„In einer Ecke stemmte sich Katja ein Gewehr in die Hüfte und fuhr sich durch das glatte, hellbraune Haar, damit es sich über den Lauf legte. Neue Bilder für die sozialen Netzwerke.“
Diese beiden Sätze fassen die Motive aus Janica Beckers Roman „Wir sind die Verlierer. Der Krieg in Europa“ zu einem eindrücklichen Bild zusammen. Es sind die Jugendlichen, die unfreiwillig Teil des Konflikts in der Ukraine geworden sind, für die sich die 17-jährige Autorin interessiert, die mit ihren Eltern in Loh lebt.
Seit sie ihren Abschluss an der Marie-Reinders-Realschule hat, besucht sie die Oberstufe des Mallinckrodt-Gymnasiums. In ihrer Freizeit aber befasst sie sich mit dem Krieg. In diesem Jahr nun ist ihr Debütroman erschienen.
Frau Becker, wie kommen Sie zu dem Thema des Ukraine-Konflikts?
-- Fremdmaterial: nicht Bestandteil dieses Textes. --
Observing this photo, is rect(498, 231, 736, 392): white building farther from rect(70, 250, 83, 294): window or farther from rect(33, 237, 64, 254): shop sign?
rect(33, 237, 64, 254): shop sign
Wir haben in der achten Klasse in Politik über Kriege gesprochen. Da habe ich gefragt, ob es auch in Europa Kriege gibt, und da meinte unsere Lehrerin: „Gibt es auf jeden Fall nicht“. Das war ein Zeitpunkt, zu dem es den Krieg in der Ukraine schon gab, zu dem ich mich aber auch noch nicht so dafür interessiert habe, dass ich sicher wusste, dass die Ukraine in Europa ist. Dann habe ich später zu Hause nachgeguckt und festgestellt, dass es in Europa also doch Krieg gibt, und da dachte ich: „Wenn noch nicht einmal unsere Lehrer das wirklich richtig wissen, was ist denn da los?“ Das war dann so ein Punkt, wo ich angefangen habe, mich da sehr für zu interessieren.
Welches von den vielen Themen, die in Ihrem Roman stecken, ist Ihnen besonders wichtig?
Ich finde es besonders wichtig, nicht nur eine Seite vom Konflikt darzustellen, nicht nur dieses Pro-russisch oder Pro-ukrainisch, sondern beide Seiten, weil beide Seiten ihre Argumente und ihre Gründe haben. Und ich wollte das nicht nur einseitig darstellen, wie viele vielleicht direkt denken: „Das ist die Schuld von Russland“ oder wie viele darauf schon festgelegt sind, dass es auf jeden Fall an der Ukraine liegt. Ich habe versucht, das ein bisschen unparteiisch zu erläutern.
Wie stellt sich denn die Stimmungslage vor Ort dar?
Ich würde sagen, dass Russland sich sehr von der EU und der NATO bedrängt fühlt, dadurch, dass die Ukraine immer wirklich – im Vergleich zu Polen – eine deutlich wichtigere Rolle gespielt hat und ein sehr wichtiges Transitland für Gas ist und dass Russland eigentlich nicht ohne die Ukraine so weitermachen kann wie bisher. Das geht für die eigentlich gar nicht, dass die Ukraine auch noch in der EU ist. Die Ukraine möchte sich eher zum Westen orientieren und zu Russland eher Abstand nehmen, das heißt, der östliche Teil möchte eher weiter zu Russland und der westliche zur EU. Und diejenigen, die dann in dem Konflikt, der dann in Donezk entstanden ist, eher ukrainisch sind, sind die, die wollen, dass die Ukraine der EU beitritt und sich von Russland abwendet und diejenigen, die da pro-russisch sind, wollen, dass der Teil wieder zu Russland geht.
Man könnte den Eindruck bekommen, dass Ihr Roman aus einem politischen Engagement heraus erwachsen ist.
Ja, vielleicht, ein bisschen schon. Aber eigentlich sollte es eher ein Roman sein, der verdeutlichen soll, was der Krieg für eine Auswirkung hat auf das Leben der Menschen, wenn sie mit hineingezogen werden.
Frau Becker, vielen Dank für das Gespräch!
Janica Becker: Wir sind die Verlierer. Der Krieg in Europa. Verlag tredition. Hamburg 2019. 10,99 €.